• [EXERCISE GOAL] Print each record that follows exactly, leaving the pictures behind.

Saved data entries:

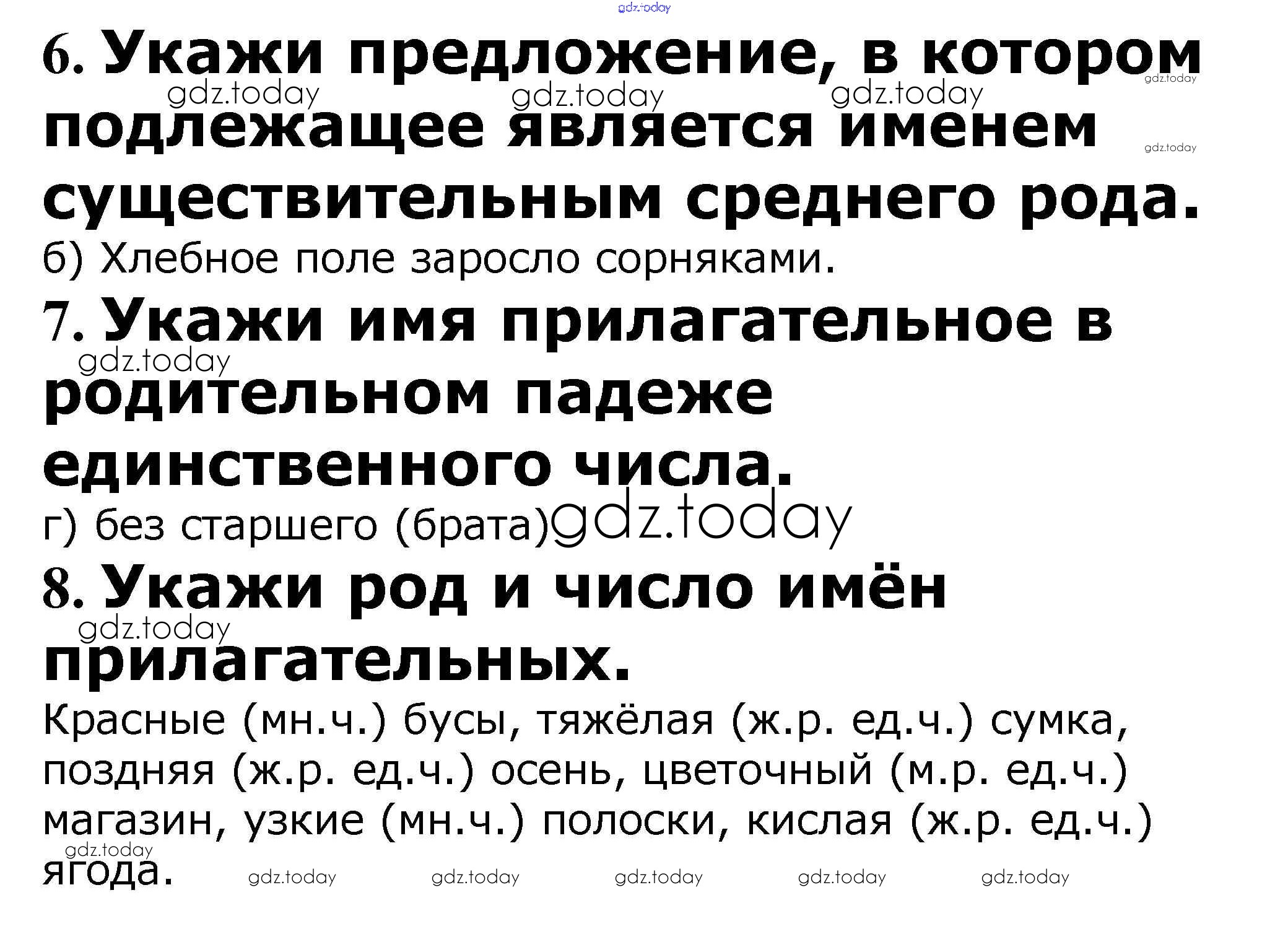 6. Укажи предложение, в котором подлежащее является именем существительным среднего рода.

б) Хлебное поле заросло сорняками.

7. Укажи имя прилагательное в родительном падеже единственного числа.

г) без старшего (брата)

8. Укажи род и число имён прилагательных.

Красные (мн.ч.) бусы, тяжёлая (ж.р. ед.ч.) сумка, поздняя (ж.р. ед.ч.) осень, цветочный (м.р. ед.ч.) магазин, узкие (мн.ч.) полоски, кислая (ж.р. ед.ч.) ягода.

gdz.today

• [REPLY TO THE TASK]
 6. Укажи предложение, в котором подлежащее является именем существительным среднего рода.

б) Хлебное поле заросло сорняками.

7. Укажи имя прилагательное в родительном падеже единственного числа.

г) без старшего (брата)

8. Укажи род и число имён прилагательных.

Красные (мн.ч.) бусы, тяжёлая (ж.р. ед.ч.) сумка, поздняя (ж.р. ед.ч.) осень, цветочный (м.р. ед.ч.) магазин, узкие (мн.ч.) полоски, кислая (ж.р. ед.ч.) ягода.

gdz.today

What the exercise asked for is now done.